- TEXT BLOCK
USDA Sugar and Sweeteners Outlook - January 2013USDA Sugar and Sweeteners Outlook - January 2013


USDA Sugar and Sweeteners Outlook

US Sugar January 2013

On January 11, 2013, the U.S. Department of Agriculture (USDA) published in the World Agricultural Supply and Demand Estimates (WASDE) its latest sugar supply and use estimates/projections for the United States and Mexico for fiscal years (FYs) 2012 and 2013.

Besides very minor changes made in USDA’s Sweetener Market Data (SMD) for FY 2012 due to revised processor/refiner reporting, the only significant change was in the forecast of FY 2013 cane sugar production in Louisiana. The production forecast was raised by 150,000 short tons, raw value (STRV) to 1.650 million STRV. Sugar production in other regions is projected the same as last month. The sum of total cane sugar production at 3.870 million STRV and beet sugar production at 5.200 million STRV is 9.070 million STRV. Large beginning stocks of 1.985 million STRV and imports projected at 2.913 million STRV (minimum level tariff-rate quota imports with high shortfall countered by large imports from Mexico) imply record U.S. total sugar supply at 13.967 million STRV.

- PROVIDED MATERIAL
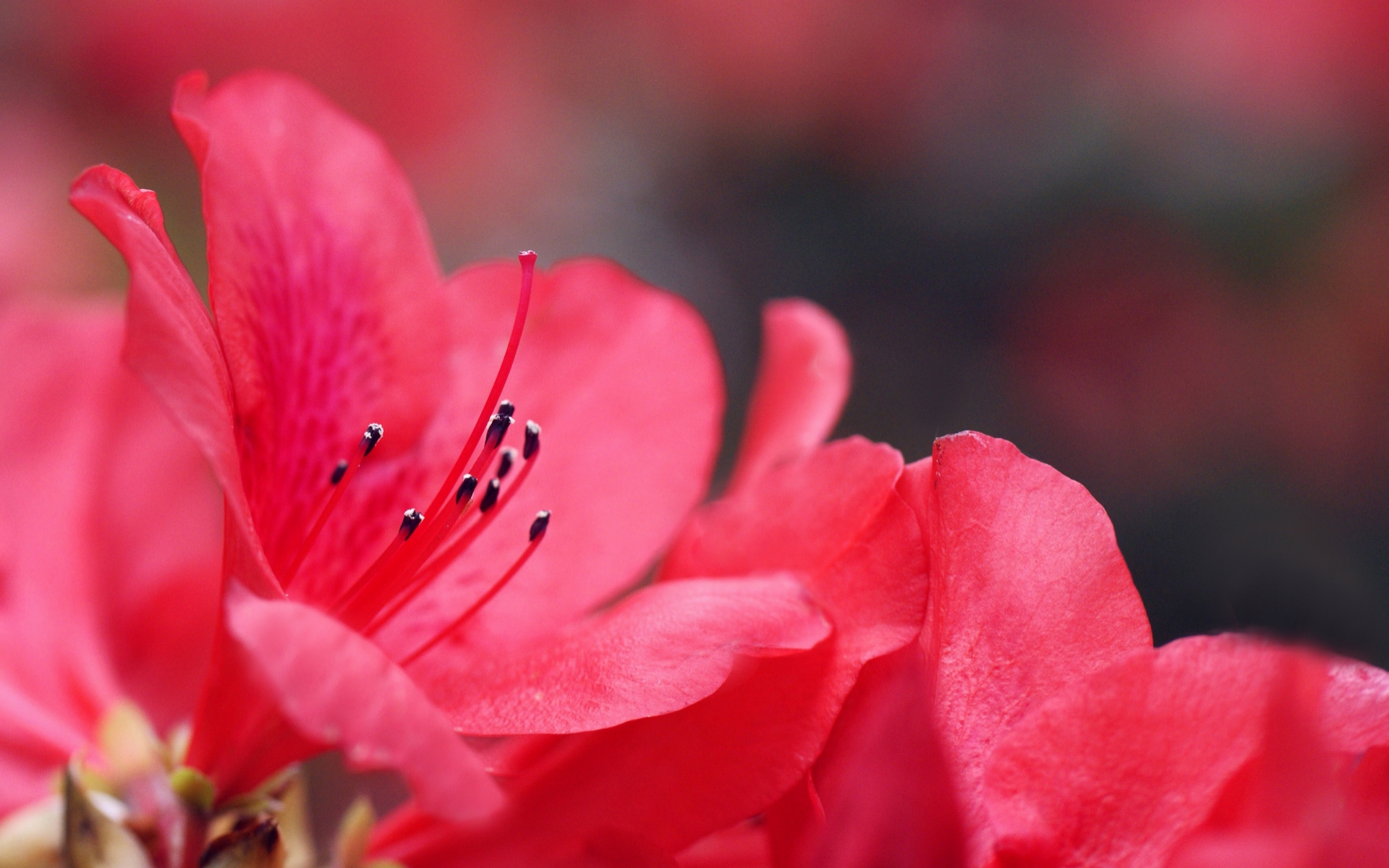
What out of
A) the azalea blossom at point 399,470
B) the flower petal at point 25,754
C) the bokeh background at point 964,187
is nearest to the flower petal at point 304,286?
the azalea blossom at point 399,470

- WRITTEN TASK 1
In the sugar outlook, what is the new forecast for FY 2013 cane sugar production in Louisiana?
- WRITTEN TASK 2
Decide whether each statement agrees with the sugar outlook, answering yes or no and quoting the words of the text that settle it:
(a) The supply and use estimates were published on January 11, 2013.
(b) Beet sugar production is projected higher than total cane sugar production.
(c) Sugar production in regions other than Louisiana is projected lower than last month.
- WRITTEN TASK 3
Carry on the sugar outlook from the point where it stops.
The lines are not needed for any of this work.

- EXERCISE ANSWER 1
It was raised by 150,000 short tons, raw value, to 1.650 million STRV.

- EXERCISE ANSWER 2
(a) Yes: "On January 11, 2013, the U.S. Department of Agriculture (USDA) published in the World Agricultural Supply and Demand Estimates (WASDE) its latest sugar supply and use estimates/projections"
(b) Yes: "total cane sugar production at 3.870 million STRV and beet sugar production at 5.200 million STRV"
(c) No: "Sugar production in other regions is projected the same as last month."

- EXERCISE ANSWER 3
The USDA projects FY 2013 total sugar use at 11.765 million STRV. Ending stocks for FY 2013 are projected as the difference between projected total supply and total use at 2.203 million STRV. The implied stocks-to-use projection is 18.7 percent.

There were no WASDE changes for Mexico supply and use. Production is forecast at 5.668 million metric tons (mt); deliveries for human consumption at 4.200 million mt; and exports at 1.198 million mt—all except 10,000 mt expected to go to the United States. Ending stocks are projected at 1.0 million mt, implying an ending stocks-to- consumption ratio of 23.8 percent.

Sugar and Sweeteners in the North American Free Trade Area

On January 11, 2013, the U.S. Department of Agriculture (USDA) published in the World Agricultural Supply and Demand Estimates (WASDE) its latest sugar supply and use estimates/projections for the United States and Mexico for fiscal years (FYs) 2012 and 2013.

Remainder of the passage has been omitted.